Useful Inventors: Science, Technology, and the Fight Against Antisemitism, 1880–1945
- Datum
- 3 februari 2026, kl. 15.15–17.00
- Plats
- Engelska parken, 22-1017
- Typ
- Seminarium
- Föreläsare
- Fil. dr Adam Bisno
- Webbsida
- https://www.uu.se/institution/teologiska/om-oss/forum-for-judiska-studier
- Arrangör
- Forum för judiska studier
- Kontaktperson
- Lars M. Andersson
Fil. dr Adam Bisno, Institutionen för kultur och samhälle, Linköpings universitet, “Useful Inventors: Science, Technology, and the Fight Against Antisemitism, 1880–1945”. Presentation of a new research project, funded by Riksbankens Jubileumsfond, running 2026–2029.

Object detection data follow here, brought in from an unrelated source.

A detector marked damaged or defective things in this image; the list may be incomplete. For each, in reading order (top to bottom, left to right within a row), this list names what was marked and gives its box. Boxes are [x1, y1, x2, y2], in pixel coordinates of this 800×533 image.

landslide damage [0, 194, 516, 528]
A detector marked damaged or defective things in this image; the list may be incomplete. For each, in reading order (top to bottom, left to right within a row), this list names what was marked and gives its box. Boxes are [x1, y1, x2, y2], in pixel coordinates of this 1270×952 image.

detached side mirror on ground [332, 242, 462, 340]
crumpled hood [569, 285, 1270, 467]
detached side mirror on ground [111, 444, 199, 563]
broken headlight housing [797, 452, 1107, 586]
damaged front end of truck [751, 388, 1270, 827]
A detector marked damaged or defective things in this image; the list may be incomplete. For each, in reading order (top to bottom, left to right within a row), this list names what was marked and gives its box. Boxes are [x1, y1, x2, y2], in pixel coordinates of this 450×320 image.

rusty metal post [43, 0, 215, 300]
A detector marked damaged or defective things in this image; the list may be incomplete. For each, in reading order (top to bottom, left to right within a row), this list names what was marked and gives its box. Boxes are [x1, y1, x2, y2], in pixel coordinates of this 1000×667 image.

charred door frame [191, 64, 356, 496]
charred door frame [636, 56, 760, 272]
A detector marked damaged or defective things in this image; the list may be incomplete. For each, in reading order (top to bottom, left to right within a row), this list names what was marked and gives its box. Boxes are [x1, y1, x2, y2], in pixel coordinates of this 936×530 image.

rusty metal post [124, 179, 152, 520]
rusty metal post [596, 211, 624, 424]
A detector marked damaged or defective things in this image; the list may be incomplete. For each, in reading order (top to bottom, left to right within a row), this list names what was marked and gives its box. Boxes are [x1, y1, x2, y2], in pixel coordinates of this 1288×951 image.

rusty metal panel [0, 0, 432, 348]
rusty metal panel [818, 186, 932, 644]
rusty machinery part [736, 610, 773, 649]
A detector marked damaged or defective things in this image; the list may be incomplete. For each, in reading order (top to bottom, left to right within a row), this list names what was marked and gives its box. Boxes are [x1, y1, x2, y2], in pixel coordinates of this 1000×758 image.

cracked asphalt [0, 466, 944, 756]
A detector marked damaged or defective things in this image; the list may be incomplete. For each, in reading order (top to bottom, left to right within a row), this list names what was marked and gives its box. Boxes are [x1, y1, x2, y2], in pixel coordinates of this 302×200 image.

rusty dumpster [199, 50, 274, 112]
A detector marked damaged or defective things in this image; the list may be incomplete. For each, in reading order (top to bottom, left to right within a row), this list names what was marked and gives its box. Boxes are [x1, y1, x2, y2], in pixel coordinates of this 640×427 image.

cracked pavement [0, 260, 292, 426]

The presentation and the project
This project queries the place of Jewish inventors in the fight against antisemitism in German-speaking Europe between 1880 and 1945. Central to antisemitism in this period was the claim that Jews could not innovate, only imitate. To refute that claim, Jewish activists took it upon themselves to publicize the achievements of Jewish inventors. This emphasis on inventive genius in turn shaped Jewish senses of self and then Jewish fantasies of a technocratic nation-state in Palestine—developments that had ramifications beyond Europe and down to the present day. I hypothesize that Jewish inventors became crucial constituents of a form of achievement-based self-esteem that gave Jewishness new meaning and Zionism its cutting edge.
The presenter
ADAM BISNO is a post-doctoral researcher in the Department of Culture and Society, Linköping University. He received his PhD in history from Johns Hopkins University in 2018 and is the author of Big Business and the Crisis of German Democracy (Cambridge University Press, 2024). As the first official historian of the U.S. Patent and Trademark Office (2020–2023), he created the agency’s public history program and contributed to the research outputs of the ERC-funded project “Patents as Scientific Information, 1895-2020.” His current project, “Useful Inventors: Science, Technology, and the Fight Against Antisemitism, 1880–1945” concerns the use of Jewish inventors as anti-antisemitic counterexamples – mobilized in media to refute the typical antisemitic aspersion that Jews could not innovate, only imitate.